> Work instruction: The response must restate all of the data word for word.

> Information shown:
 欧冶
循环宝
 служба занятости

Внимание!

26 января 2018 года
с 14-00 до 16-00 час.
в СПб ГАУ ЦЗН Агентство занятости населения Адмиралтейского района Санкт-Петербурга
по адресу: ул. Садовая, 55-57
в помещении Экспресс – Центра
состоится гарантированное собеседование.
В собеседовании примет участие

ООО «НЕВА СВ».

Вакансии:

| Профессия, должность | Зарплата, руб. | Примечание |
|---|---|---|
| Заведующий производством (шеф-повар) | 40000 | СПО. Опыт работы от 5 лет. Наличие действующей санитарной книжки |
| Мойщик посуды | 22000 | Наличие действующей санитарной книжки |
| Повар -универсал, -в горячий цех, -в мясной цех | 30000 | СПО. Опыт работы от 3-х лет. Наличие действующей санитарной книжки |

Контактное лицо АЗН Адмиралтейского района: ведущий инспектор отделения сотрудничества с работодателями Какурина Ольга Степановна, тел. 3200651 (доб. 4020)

> Task result:
 欧冶
循环宝
 служба занятости

Внимание!

26 января 2018 года
с 14-00 до 16-00 час.
в СПб ГАУ ЦЗН Агентство занятости населения Адмиралтейского района Санкт-Петербурга
по адресу: ул. Садовая, 55-57
в помещении Экспресс – Центра
состоится гарантированное собеседование.
В собеседовании примет участие

ООО «НЕВА СВ».

Вакансии:

| Профессия, должность | Зарплата, руб. | Примечание |
|---|---|---|
| Заведующий производством (шеф-повар) | 40000 | СПО. Опыт работы от 5 лет. Наличие действующей санитарной книжки |
| Мойщик посуды | 22000 | Наличие действующей санитарной книжки |
| Повар -универсал, -в горячий цех, -в мясной цех | 30000 | СПО. Опыт работы от 3-х лет. Наличие действующей санитарной книжки |

Контактное лицо АЗН Адмиралтейского района: ведущий инспектор отделения сотрудничества с работодателями Какурина Ольга Степановна, тел. 3200651 (доб. 4020)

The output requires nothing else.